Could you repeat every record below exactly, leaving out the pictures?

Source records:
=====

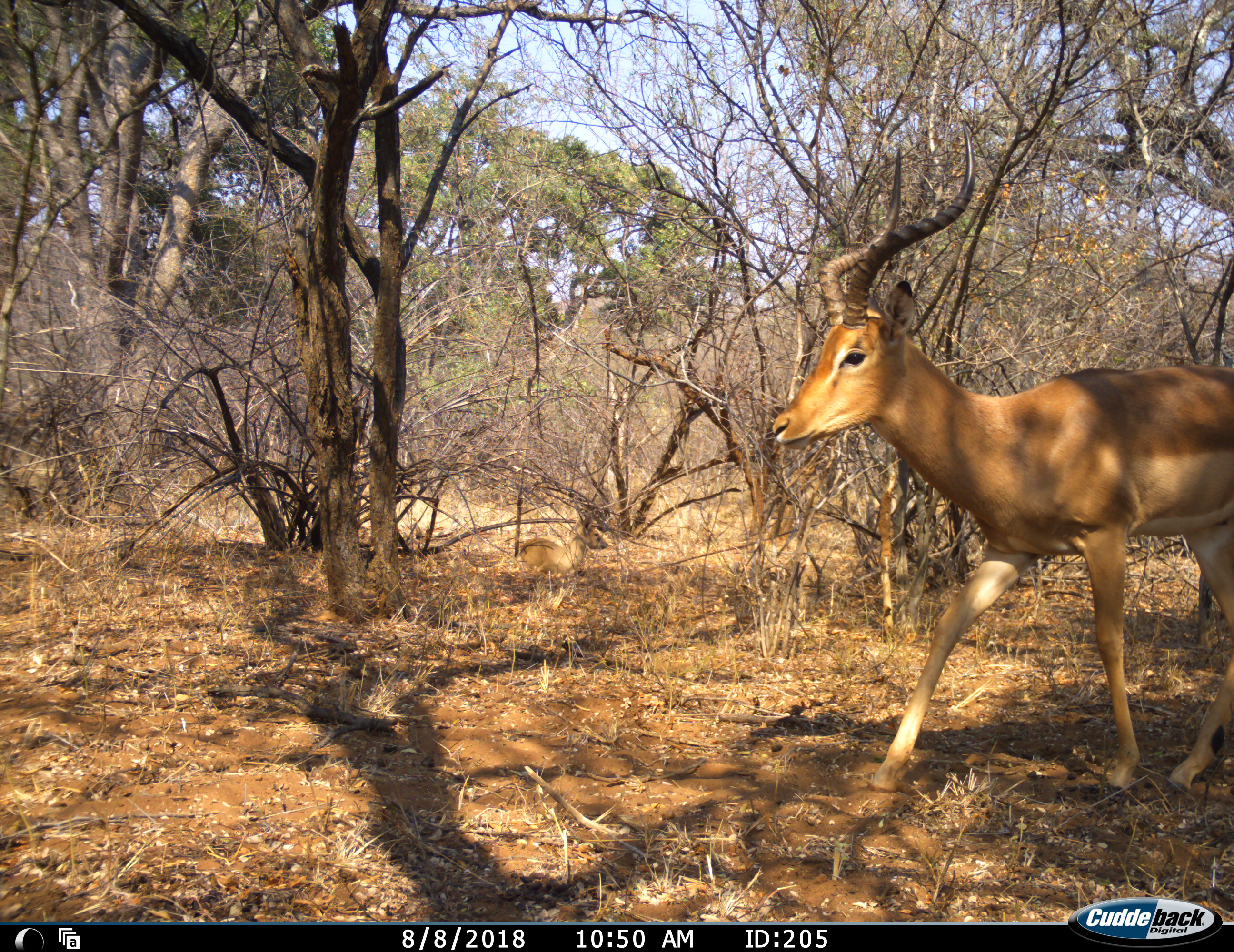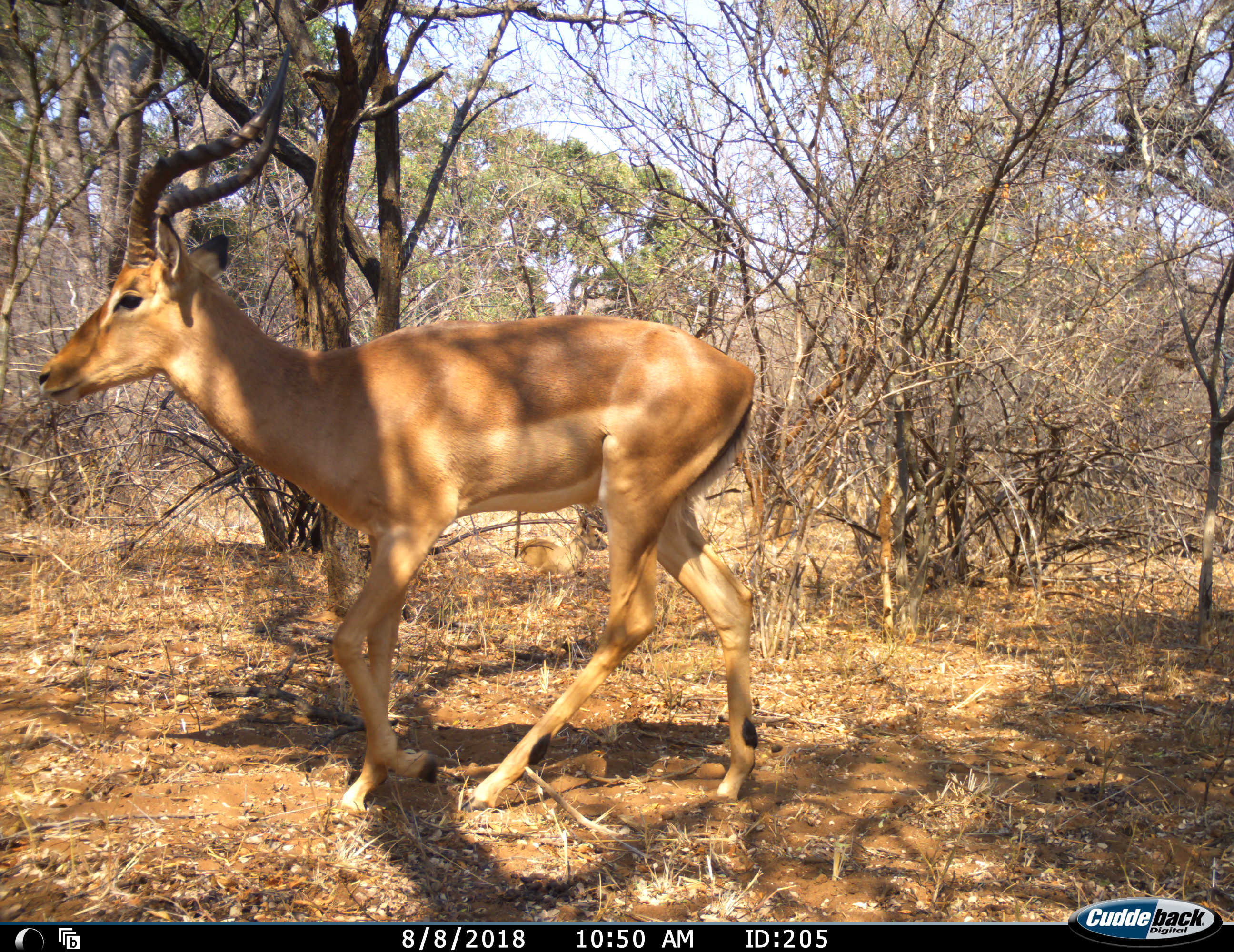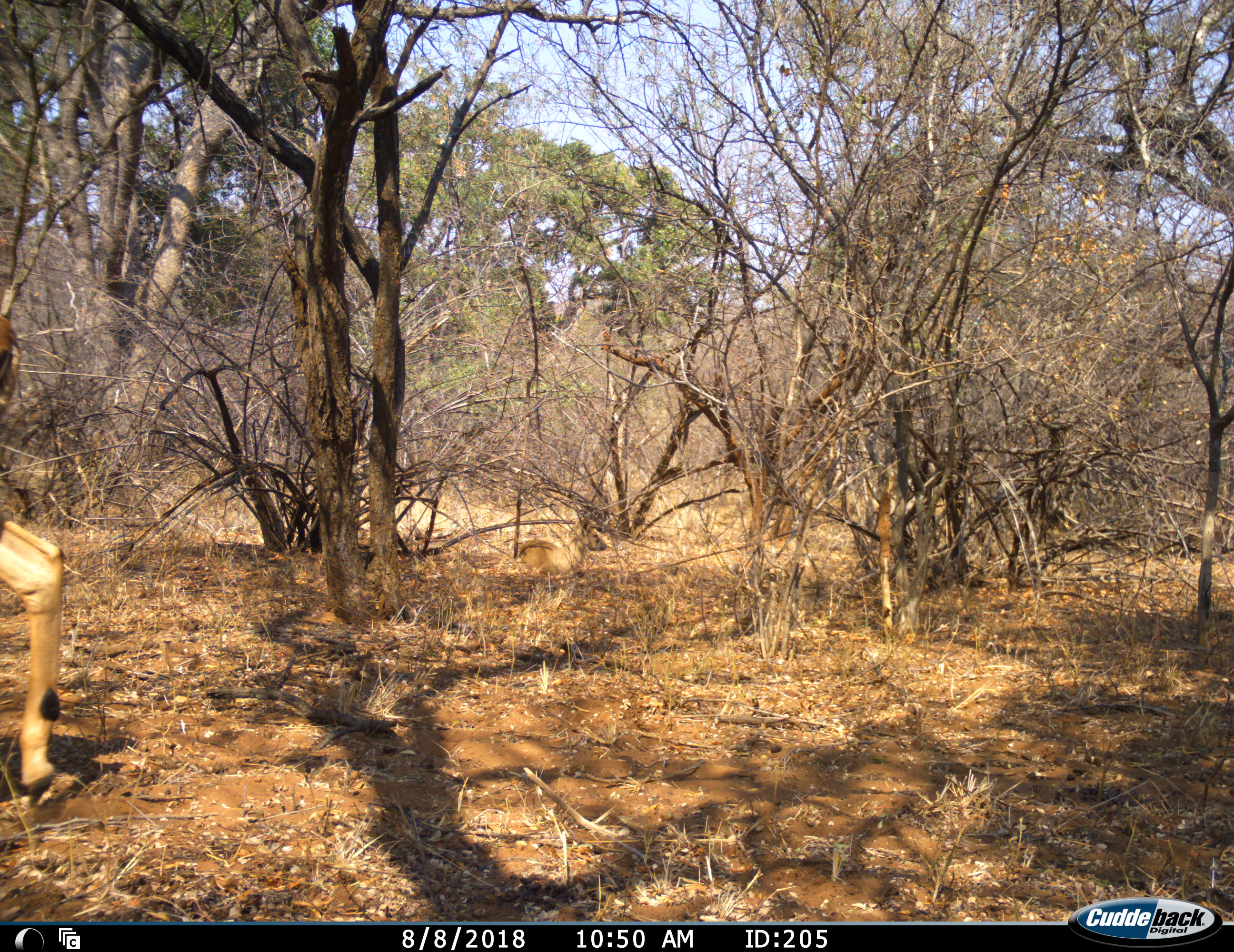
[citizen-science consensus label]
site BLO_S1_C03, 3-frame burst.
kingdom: Animalia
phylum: Chordata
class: Mammalia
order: Artiodactyla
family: Bovidae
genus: Aepyceros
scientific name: Aepyceros melampus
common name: impala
Impala (Aepyceros melampus), count 1. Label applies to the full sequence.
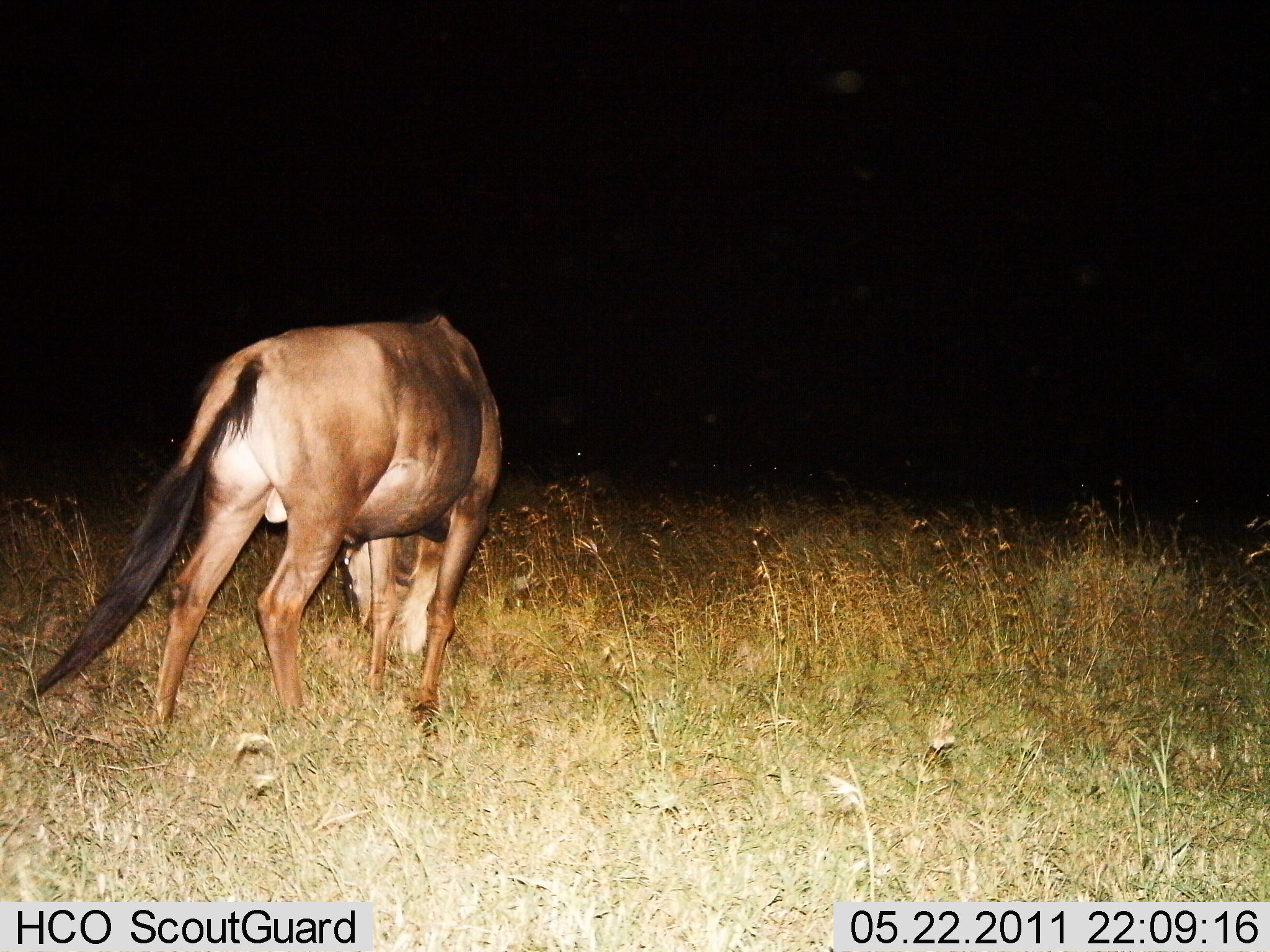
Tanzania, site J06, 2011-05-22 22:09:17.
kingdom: Animalia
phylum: Chordata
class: Mammalia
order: Artiodactyla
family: Bovidae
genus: Connochaetes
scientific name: Connochaetes taurinus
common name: blue wildebeest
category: wildebeest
Wildebeest (blue wildebeest) (Connochaetes taurinus), count 1. Behavior (volunteer vote fractions): standing 20%, resting 0%, moving 0%, interacting 0%. Young present (vote fraction): 0%. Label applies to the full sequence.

=====

### Solution
[citizen-science consensus label]
site BLO_S1_C03, 3-frame burst.
kingdom: Animalia
phylum: Chordata
class: Mammalia
order: Artiodactyla
family: Bovidae
genus: Aepyceros
scientific name: Aepyceros melampus
common name: impala
Impala (Aepyceros melampus), count 1. Label applies to the full sequence.
Tanzania, site J06, 2011-05-22 22:09:17.
kingdom: Animalia
phylum: Chordata
class: Mammalia
order: Artiodactyla
family: Bovidae
genus: Connochaetes
scientific name: Connochaetes taurinus
common name: blue wildebeest
category: wildebeest
Wildebeest (blue wildebeest) (Connochaetes taurinus), count 1. Behavior (volunteer vote fractions): standing 20%, resting 0%, moving 0%, interacting 0%. Young present (vote fraction): 0%. Label applies to the full sequence.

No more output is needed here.